The women's monastery St. Katharina in Augsburg in Bavaria is a former women's monastery of the Dominican Sisters in the diocese of Augsburg . The listed former monastery building (file number D-7-61-000-353) is located in Katharinengasse and Hallstrasse, two western side streets of Maximilianstrasse .

history

Foundation and Middle Ages

The monastery consecrated to St. Catherine of Alexandria was founded in 1243 in the suburb of Am Gries (near the Red Gate ). Christina von Wellenburg is generally accepted as the benefactor. At first it was under the spiritual direction of the Dominican monastery of St. Magdalena . In 1251 the convent moved to the city and purchased a piece of land on the site of today's Holbein high school to build a monastery . The imperial city had patronage of the monastery since 1349. In 1381 it was accepted into the Augsburg citizenship. The monastery was supported by donations from the Swabian nobility and later from Augsburg patrician families.

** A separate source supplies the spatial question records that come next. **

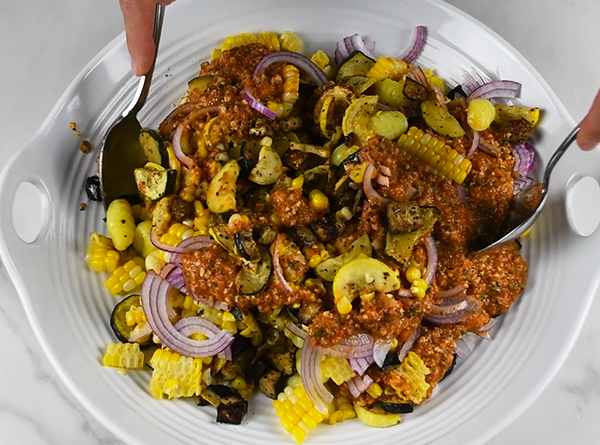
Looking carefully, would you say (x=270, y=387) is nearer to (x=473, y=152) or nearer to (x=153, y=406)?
(x=153, y=406)

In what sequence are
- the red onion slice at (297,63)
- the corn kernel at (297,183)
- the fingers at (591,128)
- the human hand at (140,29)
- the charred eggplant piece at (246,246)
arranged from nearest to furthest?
1. the fingers at (591,128)
2. the human hand at (140,29)
3. the charred eggplant piece at (246,246)
4. the corn kernel at (297,183)
5. the red onion slice at (297,63)

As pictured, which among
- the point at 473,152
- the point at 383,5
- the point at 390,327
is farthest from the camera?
the point at 383,5

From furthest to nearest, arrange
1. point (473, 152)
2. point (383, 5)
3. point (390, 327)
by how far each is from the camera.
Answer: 1. point (383, 5)
2. point (473, 152)
3. point (390, 327)

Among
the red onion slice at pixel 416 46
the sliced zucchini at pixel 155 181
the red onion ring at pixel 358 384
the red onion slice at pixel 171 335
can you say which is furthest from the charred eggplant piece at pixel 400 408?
the red onion slice at pixel 416 46

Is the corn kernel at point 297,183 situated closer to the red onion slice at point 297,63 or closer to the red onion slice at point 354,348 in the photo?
the red onion slice at point 297,63

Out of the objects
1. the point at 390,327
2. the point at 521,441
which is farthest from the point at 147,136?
the point at 521,441

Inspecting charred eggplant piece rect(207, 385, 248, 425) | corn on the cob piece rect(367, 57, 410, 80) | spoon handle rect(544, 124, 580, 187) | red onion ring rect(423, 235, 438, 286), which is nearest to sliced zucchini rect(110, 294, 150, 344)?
charred eggplant piece rect(207, 385, 248, 425)
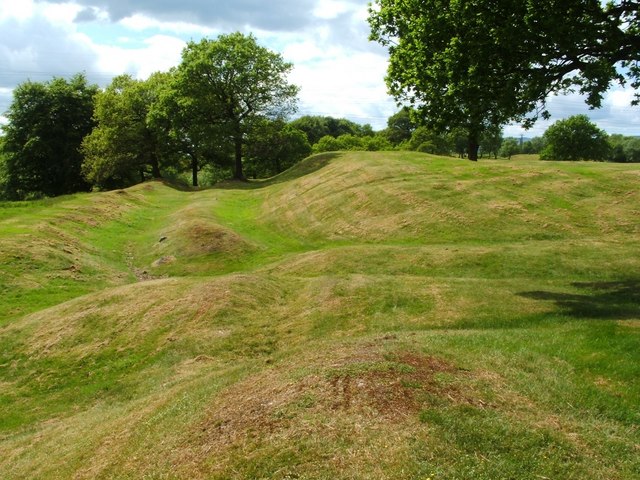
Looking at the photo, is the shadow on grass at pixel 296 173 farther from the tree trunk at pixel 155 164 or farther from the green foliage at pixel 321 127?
the green foliage at pixel 321 127

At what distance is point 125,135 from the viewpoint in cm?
8294

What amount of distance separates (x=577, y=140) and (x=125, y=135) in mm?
93338

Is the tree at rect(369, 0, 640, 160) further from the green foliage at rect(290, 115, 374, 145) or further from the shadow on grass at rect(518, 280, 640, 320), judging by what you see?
the green foliage at rect(290, 115, 374, 145)

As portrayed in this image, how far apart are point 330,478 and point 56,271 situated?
1266 inches

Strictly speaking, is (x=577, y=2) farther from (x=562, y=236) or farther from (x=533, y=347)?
(x=562, y=236)

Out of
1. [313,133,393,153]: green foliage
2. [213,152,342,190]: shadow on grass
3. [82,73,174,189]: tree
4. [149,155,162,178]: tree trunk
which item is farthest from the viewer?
[313,133,393,153]: green foliage

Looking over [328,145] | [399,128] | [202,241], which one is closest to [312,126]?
[399,128]

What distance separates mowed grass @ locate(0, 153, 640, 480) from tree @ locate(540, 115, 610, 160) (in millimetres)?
72407

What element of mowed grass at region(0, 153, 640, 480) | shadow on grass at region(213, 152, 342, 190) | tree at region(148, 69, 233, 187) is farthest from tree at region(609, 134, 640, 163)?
tree at region(148, 69, 233, 187)

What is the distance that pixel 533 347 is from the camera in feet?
55.7

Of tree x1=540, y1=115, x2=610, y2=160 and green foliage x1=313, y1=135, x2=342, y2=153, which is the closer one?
tree x1=540, y1=115, x2=610, y2=160

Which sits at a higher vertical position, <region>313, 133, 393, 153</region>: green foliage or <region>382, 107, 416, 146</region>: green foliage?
<region>382, 107, 416, 146</region>: green foliage

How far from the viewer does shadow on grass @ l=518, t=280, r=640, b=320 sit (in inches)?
810

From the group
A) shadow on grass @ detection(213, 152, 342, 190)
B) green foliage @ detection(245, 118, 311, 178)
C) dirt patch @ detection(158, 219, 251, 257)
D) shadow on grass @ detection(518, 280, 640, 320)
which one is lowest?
dirt patch @ detection(158, 219, 251, 257)
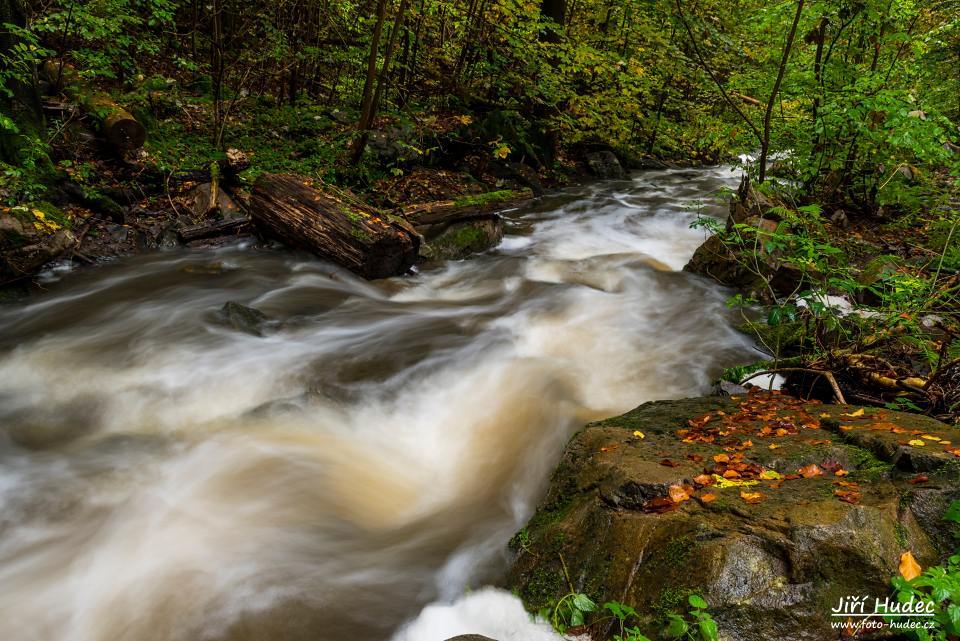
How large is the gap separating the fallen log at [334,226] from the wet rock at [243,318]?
1380 mm

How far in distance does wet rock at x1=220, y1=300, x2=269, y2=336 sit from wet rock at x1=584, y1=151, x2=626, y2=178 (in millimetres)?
9484

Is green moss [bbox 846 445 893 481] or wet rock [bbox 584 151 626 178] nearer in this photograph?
green moss [bbox 846 445 893 481]

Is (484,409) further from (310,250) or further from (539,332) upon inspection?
(310,250)

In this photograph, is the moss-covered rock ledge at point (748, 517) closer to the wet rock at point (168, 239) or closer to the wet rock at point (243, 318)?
the wet rock at point (243, 318)

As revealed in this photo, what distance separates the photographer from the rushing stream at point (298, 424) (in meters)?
3.04

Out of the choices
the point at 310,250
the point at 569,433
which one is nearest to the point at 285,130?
the point at 310,250

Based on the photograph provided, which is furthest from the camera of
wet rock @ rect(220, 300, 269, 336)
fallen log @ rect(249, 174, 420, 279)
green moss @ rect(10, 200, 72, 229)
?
fallen log @ rect(249, 174, 420, 279)

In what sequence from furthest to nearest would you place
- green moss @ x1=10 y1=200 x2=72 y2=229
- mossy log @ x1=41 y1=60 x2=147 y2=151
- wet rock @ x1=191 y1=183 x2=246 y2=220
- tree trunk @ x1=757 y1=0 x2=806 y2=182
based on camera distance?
1. wet rock @ x1=191 y1=183 x2=246 y2=220
2. mossy log @ x1=41 y1=60 x2=147 y2=151
3. green moss @ x1=10 y1=200 x2=72 y2=229
4. tree trunk @ x1=757 y1=0 x2=806 y2=182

Reformation and modern times

Part of the building of the former monastery from the 16th century

1498–1503, the second monastery was built according to a design by Burkhart Engelberg , the walls of which can still be found today. The nuns had the so-called basilica cycle painted for the chapter house next to the cloister , among others by Hans Burgkmair , Hans Holbein the Elder and an unknown "Master LF". (Today the basilica pictures hang in the State Gallery of Old German Masters , right next to the school.) Around 1500 Hans Holbein created a Catherine and a Sebastian altar for the monastery. In 1516/1517 the two-aisled basilica of St. Catherine was built, crowned with a turret.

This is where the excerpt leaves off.